Google wprowadza kluczową zmianę do swoich usług, która zdecydowanie pomoże zapominalskim.
Google poszło po rozum do głowy. Dzięki nowym zmianom niczego już nie zapomnimy
Google wreszcie poinformowało o tym, że planuje wprowadzić długo oczekiwaną przez użytkowników zmianę w swoim ekosystemie. O co chodzi? Przypomnienia, które ustawimy w usłudze Google Keep, będą przenosiły się automatycznie do Listy zadań Google. Co więcej, wszystkie swoje przypomnienia będziemy mogli przeglądać, edytować i ustawiać zarówno w Keep, jak i w Liście zadań, Kalendarzu czy Asystencie Google.
—————
_ZADANIA_
A. Na podstawie tekstu o zmianie w usługach Google wyjaśnij, na czym polega zmiana, dzięki której „niczego już nie zapomnimy”.
B. Powtórz dosłownie fragment tekstu o zmianie w usługach Google, zaczynając od słów „Google poszło po” i kończąc na słowach „czy Asystencie Google.”.
C. Oceń, czy poniższe stwierdzenia zgadzają się z tekstem o zmianie w usługach Google. Przy każdym odpowiedz „tak” lub „nie” i przytocz dokładnie rozstrzygające słowa tekstu.
(i) Przypomnienia z Google Keep trzeba będzie przenosić do Listy zadań ręcznie.
(ii) Przypomnienia będzie można edytować także w Kalendarzu.
(iii) Użytkownicy długo czekali na tę zmianę.

Wpisy z pytaniami o sceny:
—————
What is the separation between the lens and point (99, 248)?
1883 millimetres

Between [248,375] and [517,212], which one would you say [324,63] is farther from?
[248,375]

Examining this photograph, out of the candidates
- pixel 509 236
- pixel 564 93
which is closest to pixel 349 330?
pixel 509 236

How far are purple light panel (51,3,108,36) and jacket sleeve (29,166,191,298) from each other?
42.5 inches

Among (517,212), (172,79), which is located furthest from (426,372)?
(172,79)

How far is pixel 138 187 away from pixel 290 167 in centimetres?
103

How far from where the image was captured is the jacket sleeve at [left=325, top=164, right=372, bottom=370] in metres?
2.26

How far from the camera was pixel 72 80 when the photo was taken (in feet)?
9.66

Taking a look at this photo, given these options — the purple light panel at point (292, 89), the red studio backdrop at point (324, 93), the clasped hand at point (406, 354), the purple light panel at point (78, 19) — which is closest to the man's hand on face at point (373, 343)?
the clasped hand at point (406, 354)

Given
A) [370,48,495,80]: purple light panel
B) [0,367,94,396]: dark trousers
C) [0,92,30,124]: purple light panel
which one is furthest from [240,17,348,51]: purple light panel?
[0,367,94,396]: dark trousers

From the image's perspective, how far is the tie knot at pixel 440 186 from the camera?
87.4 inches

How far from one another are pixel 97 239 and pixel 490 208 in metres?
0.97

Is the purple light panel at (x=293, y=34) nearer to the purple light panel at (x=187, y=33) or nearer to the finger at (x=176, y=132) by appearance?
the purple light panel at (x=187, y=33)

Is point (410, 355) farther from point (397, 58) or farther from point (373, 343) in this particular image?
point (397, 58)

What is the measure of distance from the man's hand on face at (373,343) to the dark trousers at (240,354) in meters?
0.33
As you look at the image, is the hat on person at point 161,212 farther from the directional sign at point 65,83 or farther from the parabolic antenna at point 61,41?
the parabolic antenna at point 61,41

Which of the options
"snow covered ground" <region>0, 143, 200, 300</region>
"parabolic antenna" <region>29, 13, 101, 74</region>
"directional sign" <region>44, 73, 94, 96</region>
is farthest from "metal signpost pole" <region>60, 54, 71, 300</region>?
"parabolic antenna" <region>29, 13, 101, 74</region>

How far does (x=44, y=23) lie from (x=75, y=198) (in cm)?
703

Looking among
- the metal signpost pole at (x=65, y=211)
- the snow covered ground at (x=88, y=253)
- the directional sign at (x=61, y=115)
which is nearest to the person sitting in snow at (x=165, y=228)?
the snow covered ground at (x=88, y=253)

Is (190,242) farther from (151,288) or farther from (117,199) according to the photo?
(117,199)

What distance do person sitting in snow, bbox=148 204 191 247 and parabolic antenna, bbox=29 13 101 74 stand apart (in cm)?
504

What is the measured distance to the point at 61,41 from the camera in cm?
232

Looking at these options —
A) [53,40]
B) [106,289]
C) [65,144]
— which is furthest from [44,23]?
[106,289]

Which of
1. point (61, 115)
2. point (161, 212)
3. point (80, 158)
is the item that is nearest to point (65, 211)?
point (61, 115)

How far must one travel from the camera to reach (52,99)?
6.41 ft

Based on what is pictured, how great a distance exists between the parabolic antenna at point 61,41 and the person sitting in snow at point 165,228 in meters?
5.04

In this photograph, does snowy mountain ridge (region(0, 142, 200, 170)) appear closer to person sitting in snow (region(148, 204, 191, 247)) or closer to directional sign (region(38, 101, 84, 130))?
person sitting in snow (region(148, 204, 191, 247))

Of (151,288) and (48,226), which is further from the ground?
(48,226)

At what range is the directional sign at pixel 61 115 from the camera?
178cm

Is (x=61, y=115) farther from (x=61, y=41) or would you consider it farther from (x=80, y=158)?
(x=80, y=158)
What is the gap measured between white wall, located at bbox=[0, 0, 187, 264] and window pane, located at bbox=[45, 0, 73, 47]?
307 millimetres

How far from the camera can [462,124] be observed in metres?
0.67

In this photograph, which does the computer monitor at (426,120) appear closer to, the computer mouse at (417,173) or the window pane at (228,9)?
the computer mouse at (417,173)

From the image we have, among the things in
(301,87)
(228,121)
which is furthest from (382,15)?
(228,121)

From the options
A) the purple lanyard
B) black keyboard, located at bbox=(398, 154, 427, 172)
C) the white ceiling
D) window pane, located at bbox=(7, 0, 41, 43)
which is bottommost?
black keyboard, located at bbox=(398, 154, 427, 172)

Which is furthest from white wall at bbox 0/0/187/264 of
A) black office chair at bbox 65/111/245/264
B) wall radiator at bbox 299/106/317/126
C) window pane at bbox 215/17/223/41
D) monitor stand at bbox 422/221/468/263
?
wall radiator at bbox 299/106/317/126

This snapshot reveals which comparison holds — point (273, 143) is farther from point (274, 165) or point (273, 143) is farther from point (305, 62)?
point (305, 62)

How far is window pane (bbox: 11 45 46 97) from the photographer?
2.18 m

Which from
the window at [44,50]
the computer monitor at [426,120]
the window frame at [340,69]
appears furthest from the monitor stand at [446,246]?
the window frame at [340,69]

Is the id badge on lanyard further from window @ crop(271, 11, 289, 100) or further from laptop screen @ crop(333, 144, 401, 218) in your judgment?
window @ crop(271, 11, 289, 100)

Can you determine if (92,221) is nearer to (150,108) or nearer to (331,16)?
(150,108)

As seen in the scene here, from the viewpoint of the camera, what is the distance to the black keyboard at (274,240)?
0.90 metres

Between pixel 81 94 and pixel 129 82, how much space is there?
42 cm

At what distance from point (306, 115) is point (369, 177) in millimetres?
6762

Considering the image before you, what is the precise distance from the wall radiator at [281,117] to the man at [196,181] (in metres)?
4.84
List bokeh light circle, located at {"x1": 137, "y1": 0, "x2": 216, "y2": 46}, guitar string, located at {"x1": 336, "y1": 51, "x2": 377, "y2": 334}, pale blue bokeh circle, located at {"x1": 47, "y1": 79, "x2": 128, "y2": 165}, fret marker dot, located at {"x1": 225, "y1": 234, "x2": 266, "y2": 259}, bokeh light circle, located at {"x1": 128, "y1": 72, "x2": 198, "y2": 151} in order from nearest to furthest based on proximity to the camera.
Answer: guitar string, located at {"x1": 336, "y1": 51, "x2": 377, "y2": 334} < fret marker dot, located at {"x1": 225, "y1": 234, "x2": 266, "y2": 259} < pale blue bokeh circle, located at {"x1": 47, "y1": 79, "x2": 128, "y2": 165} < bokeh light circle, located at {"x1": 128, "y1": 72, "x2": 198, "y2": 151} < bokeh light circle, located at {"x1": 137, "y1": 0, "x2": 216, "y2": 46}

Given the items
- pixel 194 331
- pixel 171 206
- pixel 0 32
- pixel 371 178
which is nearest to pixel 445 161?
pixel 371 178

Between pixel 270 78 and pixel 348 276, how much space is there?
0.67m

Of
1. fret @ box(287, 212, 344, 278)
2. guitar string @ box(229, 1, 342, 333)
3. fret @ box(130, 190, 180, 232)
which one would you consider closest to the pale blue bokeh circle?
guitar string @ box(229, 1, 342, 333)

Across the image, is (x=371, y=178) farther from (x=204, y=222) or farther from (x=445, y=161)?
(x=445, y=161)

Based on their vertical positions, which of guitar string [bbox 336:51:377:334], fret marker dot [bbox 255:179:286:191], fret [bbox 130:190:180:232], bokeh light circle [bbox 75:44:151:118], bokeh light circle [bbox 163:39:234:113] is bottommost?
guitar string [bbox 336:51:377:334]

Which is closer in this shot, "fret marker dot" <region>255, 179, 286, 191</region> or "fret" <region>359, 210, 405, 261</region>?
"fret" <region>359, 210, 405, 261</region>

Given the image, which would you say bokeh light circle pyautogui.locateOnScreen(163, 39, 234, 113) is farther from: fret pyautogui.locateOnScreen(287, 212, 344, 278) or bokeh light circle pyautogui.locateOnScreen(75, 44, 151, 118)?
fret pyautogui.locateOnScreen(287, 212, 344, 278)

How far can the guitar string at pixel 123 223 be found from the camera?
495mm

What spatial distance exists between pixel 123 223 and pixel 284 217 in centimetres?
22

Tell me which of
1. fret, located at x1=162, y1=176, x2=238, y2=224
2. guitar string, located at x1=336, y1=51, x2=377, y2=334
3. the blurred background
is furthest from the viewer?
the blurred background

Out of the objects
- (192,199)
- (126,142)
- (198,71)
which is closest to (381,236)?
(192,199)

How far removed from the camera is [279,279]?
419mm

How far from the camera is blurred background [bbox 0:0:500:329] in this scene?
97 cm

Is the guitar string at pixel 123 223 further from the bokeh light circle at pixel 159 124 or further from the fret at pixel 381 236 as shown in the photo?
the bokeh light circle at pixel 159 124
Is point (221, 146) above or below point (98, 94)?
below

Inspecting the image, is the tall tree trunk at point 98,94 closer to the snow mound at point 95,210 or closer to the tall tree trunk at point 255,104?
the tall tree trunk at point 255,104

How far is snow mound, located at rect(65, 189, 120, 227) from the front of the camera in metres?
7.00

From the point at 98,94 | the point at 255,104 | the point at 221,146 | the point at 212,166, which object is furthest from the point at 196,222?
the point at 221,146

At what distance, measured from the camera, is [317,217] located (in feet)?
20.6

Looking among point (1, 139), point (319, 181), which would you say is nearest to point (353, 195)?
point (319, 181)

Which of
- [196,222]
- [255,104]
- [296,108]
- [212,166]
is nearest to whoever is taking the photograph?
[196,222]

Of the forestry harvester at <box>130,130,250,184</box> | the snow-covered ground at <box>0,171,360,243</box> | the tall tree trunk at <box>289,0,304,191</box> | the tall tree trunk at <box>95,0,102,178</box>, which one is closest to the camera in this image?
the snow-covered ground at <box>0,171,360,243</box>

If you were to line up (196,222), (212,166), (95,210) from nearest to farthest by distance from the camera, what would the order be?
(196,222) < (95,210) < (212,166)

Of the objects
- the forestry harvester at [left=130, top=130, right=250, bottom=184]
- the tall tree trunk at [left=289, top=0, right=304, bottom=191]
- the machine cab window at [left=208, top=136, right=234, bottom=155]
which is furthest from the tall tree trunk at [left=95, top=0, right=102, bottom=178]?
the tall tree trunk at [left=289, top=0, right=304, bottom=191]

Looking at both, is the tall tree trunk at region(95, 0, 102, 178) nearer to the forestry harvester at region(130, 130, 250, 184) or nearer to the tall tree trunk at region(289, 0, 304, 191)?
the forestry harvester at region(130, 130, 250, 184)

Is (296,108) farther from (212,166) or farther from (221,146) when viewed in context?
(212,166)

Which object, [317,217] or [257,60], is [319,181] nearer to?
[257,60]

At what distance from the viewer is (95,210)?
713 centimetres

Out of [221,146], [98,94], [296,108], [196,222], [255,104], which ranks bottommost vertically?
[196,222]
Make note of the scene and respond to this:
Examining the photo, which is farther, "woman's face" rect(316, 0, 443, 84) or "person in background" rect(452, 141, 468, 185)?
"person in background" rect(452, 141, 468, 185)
—————
_ODPOWIEDZI DO ZADAŃ_
A. Przypomnienia ustawione w Google Keep będą automatycznie przenosiły się do Listy zadań Google. Ponadto wszystkie przypomnienia będzie można przeglądać, edytować i ustawiać w Keep, w Liście zadań, w Kalendarzu i w Asystencie Google.

B.
Google poszło po rozum do głowy. Dzięki nowym zmianom niczego już nie zapomnimy
Google wreszcie poinformowało o tym, że planuje wprowadzić długo oczekiwaną przez użytkowników zmianę w swoim ekosystemie. O co chodzi? Przypomnienia, które ustawimy w usłudze Google Keep, będą przenosiły się automatycznie do Listy zadań Google. Co więcej, wszystkie swoje przypomnienia będziemy mogli przeglądać, edytować i ustawiać zarówno w Keep, jak i w Liście zadań, Kalendarzu czy Asystencie Google.

C.
(i) Nie: „będą przenosiły się automatycznie do Listy zadań Google”.
(ii) Tak: „edytować i ustawiać zarówno w Keep, jak i w Liście zadań, Kalendarzu czy Asystencie Google”.
(iii) Tak: „długo oczekiwaną przez użytkowników zmianę”.